In 1988, Jeff Koons created the work of art known as Michael Jackson and Bubbles. It’s a life-sized porcelain sculpture–actually the largest handmade porcelain sculpture ever made. It depicts the aforementioned pop star leaning back on a field of flowers as he cradles his famous chimpanzee. Both the monkey and the man are clad in golden outfits. The sculpture is extremely shiny.
Michael Jackson and Bubbles is part of a series of sculptures known, collectively, as the Banality series. The series includes a sculpture depicting a topless Jayne Mansfield holding a stuffed Pink Panther (Pink Panther) and another life-sized porcelain sculpture depicting a smiling brown bear in a T-shirt hugging a policeman (Bear and Policeman).
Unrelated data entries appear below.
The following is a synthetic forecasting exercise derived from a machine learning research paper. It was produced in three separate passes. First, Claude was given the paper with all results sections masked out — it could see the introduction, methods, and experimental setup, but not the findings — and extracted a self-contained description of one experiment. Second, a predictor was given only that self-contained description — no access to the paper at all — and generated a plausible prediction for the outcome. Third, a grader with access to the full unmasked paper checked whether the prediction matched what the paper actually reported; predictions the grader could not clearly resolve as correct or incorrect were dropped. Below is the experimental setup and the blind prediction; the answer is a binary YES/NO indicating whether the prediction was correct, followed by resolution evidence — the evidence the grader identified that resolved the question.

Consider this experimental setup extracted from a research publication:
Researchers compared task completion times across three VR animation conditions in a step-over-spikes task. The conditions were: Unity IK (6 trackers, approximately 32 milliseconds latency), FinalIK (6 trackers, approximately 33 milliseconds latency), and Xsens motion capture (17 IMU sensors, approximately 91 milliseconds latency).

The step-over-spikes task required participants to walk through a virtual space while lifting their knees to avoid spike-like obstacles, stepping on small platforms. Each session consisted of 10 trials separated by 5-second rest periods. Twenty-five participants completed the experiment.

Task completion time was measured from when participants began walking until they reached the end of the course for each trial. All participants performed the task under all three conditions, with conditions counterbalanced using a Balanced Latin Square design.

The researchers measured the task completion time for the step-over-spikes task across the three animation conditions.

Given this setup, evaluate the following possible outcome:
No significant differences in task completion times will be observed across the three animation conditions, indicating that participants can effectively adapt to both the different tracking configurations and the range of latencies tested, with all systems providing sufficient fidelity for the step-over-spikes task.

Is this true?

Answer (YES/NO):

Koons has his defenders, but with works like Pink Panther and Michael Jackson and Bubbles, he has driven many in the art-critical establishment into what can only be called paroxysms of outrage. Jeff Koons’ recent retrospective at the Whitney Museum (2014) was another chance for the critics and academics to take their whacks. Jed Perl, in a piece for the New York Review of Books, summed up the feelings of many. Perl titled his piece, “The Cult of Jeff Koons.” Here’s the opening paragraph:
“Imagine the Jeff Koons retrospective at the Whitney Museum of American Art as the perfect storm. And at the center of the perfect storm there is a perfect vacuum. The storm is everything going on around Jeff Koons: the multimillion-dollar auction prices, the blue chip dealers, the hyperbolic claims of the critics, the adulation and the controversy and the public that quite naturally wants to know what all the fuss is about. The vacuum is the work itself, displayed on five of the six floors of the Whitney, a succession of pop culture trophies so emotionally dead that museumgoers appear a little dazed as they dutifully take out their iPhones and produce their selfies.”
“You Can’t Like This”
If Perl is right (and he may well be) the only thing that is really interesting about Jeff Koons is the magnitude of the boondoggle. The question is how we square Perl’s contempt with, for instance, the following claim to be found at the Whitney Museum of American Art’s website: “Jeff Koons is widely regarded as one of the most important, influential, popular, and controversial artists of the postwar era.” There are, moreover, a number of important critics who have held this view, the best and most intelligent being philosopher and art critic Arthur Danto.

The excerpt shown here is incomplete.